** Begin Extract provided **

Search code examples
floating-pointnumbersprecisionfloating-accuracyinteger-overflow

Floating-point overflows to negative


We know that a signed integer can have an integer overflow where, say, the sign bit is flipped from 0 to 1, causing the positive integer become negative.

Can the same happen with floating-point number? experimentally, when the number is too big, it just becomes Inf. But wouldn't it be possible to overflow the mantissa or the exponent, causing a similar problem?


Solution

  • In the case of IEEE type float (float 32 bit, double 64 bit, long double 80 bit), the numbers are stored similar to sign + magnitude instead of two's complement. The exponent doesn't have a normal range either, with special values for zero or all one bits. Wiki article for double:

    https://en.wikipedia.org/wiki/Double-precision_floating-point_format

    If doing something like radix sort on array of floating types that don't include the special value cases (like infinity, NAN, ...), a conversion from sign and magnitude to a "two's complement" is normally used. Example C macros to convert between 64 bit sign and magnitude to unsigned long long (64 bit unsigned integer) and back. Note that this results in the converted sign and magnitude value for negative zero to be less than that for positive zero.

** End Extract provided **
** Begin Dataset entries **

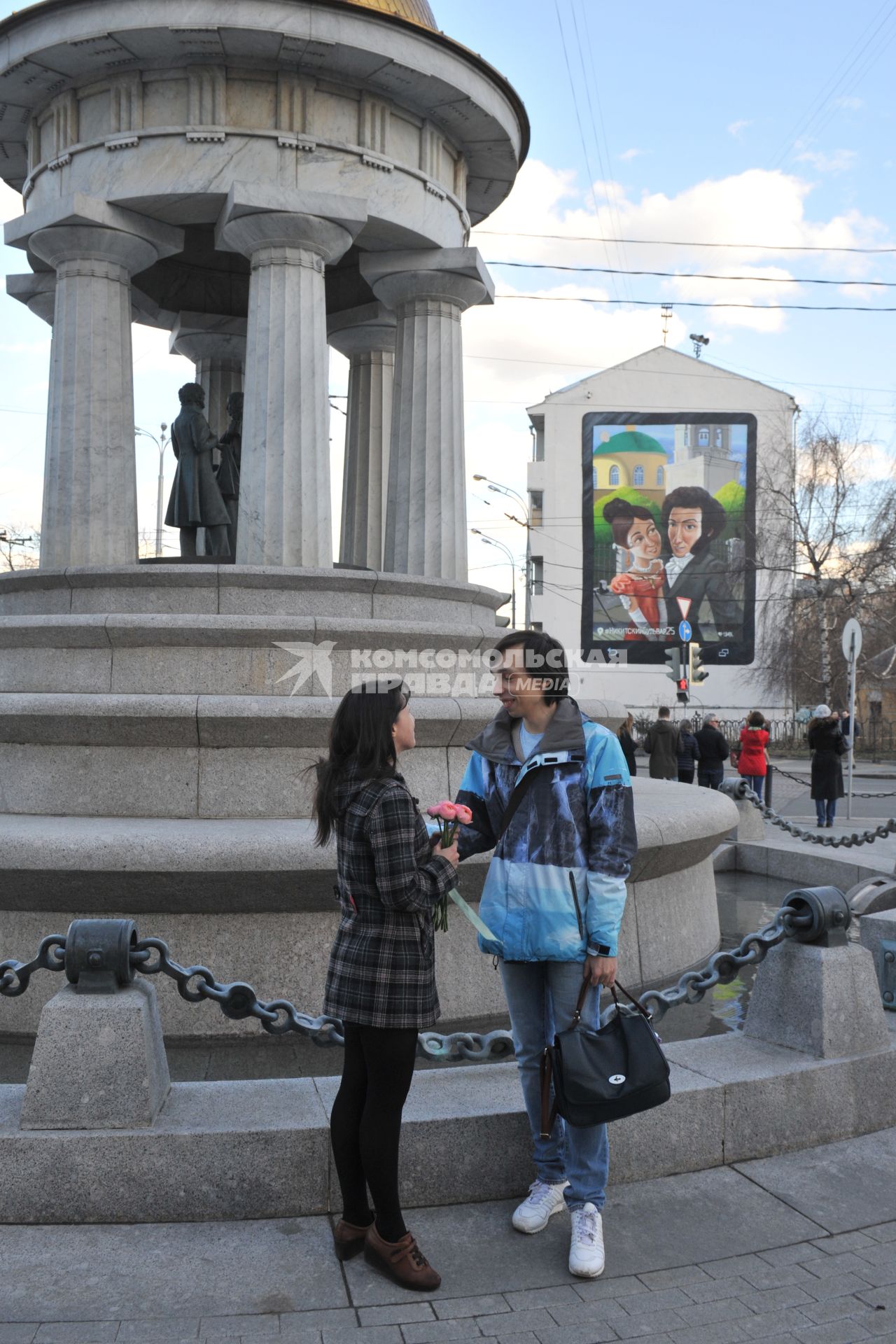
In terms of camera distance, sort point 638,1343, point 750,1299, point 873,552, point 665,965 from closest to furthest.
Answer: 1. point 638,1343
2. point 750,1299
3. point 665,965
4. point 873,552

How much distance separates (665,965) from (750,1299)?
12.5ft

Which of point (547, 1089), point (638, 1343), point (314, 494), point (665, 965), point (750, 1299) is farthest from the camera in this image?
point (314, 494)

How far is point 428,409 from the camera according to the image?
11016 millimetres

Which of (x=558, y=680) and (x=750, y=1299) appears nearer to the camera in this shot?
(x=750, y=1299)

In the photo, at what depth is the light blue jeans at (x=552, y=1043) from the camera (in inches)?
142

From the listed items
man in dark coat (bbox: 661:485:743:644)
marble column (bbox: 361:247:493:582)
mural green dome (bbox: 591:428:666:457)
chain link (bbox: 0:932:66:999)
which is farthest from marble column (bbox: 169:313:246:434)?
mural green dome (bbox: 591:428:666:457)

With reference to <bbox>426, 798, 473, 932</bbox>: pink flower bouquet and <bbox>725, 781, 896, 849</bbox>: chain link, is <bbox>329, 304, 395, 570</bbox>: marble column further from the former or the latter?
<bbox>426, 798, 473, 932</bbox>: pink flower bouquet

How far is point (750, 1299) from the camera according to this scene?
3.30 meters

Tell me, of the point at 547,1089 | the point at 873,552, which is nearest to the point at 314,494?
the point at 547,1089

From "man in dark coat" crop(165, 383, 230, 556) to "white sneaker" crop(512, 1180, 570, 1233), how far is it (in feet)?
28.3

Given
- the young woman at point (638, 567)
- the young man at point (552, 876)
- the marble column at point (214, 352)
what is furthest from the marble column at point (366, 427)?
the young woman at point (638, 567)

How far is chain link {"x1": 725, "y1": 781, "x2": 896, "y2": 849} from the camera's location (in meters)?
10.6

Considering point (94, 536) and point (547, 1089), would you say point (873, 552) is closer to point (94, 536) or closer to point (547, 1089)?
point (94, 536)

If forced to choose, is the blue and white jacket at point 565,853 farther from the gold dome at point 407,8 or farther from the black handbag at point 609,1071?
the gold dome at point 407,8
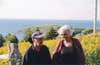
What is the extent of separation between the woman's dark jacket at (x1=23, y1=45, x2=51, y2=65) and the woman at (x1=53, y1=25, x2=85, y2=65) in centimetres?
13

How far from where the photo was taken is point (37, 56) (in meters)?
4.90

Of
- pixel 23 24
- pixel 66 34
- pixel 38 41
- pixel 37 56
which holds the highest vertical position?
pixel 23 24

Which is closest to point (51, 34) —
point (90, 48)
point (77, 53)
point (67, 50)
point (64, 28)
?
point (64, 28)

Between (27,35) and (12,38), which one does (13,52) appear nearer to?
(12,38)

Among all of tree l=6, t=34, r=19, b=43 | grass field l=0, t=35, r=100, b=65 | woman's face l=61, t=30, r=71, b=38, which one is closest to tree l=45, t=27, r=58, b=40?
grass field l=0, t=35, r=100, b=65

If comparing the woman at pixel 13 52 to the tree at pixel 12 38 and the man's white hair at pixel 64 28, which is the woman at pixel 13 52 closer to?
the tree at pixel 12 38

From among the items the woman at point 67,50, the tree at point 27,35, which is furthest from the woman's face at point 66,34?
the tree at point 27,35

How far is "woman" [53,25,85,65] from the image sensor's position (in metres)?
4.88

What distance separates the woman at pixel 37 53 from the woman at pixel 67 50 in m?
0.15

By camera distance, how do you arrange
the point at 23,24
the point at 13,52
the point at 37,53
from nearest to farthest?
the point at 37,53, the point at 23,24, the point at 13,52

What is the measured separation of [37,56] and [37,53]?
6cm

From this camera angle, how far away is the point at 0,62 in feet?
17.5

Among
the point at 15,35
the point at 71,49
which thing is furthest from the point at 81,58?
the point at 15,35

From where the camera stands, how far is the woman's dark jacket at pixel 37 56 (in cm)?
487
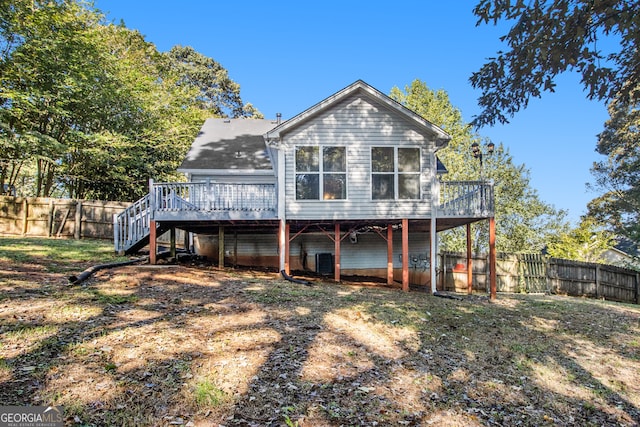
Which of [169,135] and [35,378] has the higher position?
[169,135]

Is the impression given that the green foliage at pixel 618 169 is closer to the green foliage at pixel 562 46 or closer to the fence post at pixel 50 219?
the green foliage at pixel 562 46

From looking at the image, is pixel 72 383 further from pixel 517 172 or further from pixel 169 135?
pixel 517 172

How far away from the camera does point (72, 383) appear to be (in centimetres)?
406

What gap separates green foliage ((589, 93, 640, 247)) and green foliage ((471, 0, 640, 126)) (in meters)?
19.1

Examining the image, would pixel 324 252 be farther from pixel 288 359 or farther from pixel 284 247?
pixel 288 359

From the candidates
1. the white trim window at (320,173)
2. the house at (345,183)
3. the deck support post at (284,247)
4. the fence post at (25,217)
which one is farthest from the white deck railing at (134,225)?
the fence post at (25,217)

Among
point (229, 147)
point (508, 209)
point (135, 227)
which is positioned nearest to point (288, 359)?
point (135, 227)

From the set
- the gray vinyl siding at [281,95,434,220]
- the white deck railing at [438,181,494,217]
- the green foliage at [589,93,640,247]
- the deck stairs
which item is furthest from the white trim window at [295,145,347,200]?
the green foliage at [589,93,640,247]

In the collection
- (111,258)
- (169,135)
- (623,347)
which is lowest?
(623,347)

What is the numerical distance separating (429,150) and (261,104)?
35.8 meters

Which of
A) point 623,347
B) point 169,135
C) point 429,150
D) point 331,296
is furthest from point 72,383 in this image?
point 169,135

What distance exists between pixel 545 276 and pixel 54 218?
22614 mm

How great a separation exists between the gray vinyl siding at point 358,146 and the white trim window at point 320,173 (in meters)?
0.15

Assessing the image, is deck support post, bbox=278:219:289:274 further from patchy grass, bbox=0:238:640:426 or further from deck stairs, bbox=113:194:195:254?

** End Dataset entries **

• **Tasks and exercises**
1. Pick out every line in the records that contains the string "coat" and copy each one. Matches must have the same case.
2. Write the next part of the thread on floating-point overflow, picking up right after its final sentence.

• **Responses to the tasks**
1.
man in dark coat (bbox: 661:485:743:644)
From "man in dark coat" crop(165, 383, 230, 556) to "white sneaker" crop(512, 1180, 570, 1233), how far is it (in feet)?

2.
    // converting doubles to unsigned long long for radix sort or something similar
    // note -0 converted to 0x7fffffffffffffff, +0 converted to 0x8000000000000000
    // -0 is unlikely to be produced by a float operation
    
    #define SM2ULL(x) ((x)^(((~(x) >> 63)-1) | 0x8000000000000000ull))
    #define ULL2SM(x) ((x)^((( (x) >> 63)-1) | 0x8000000000000000ull))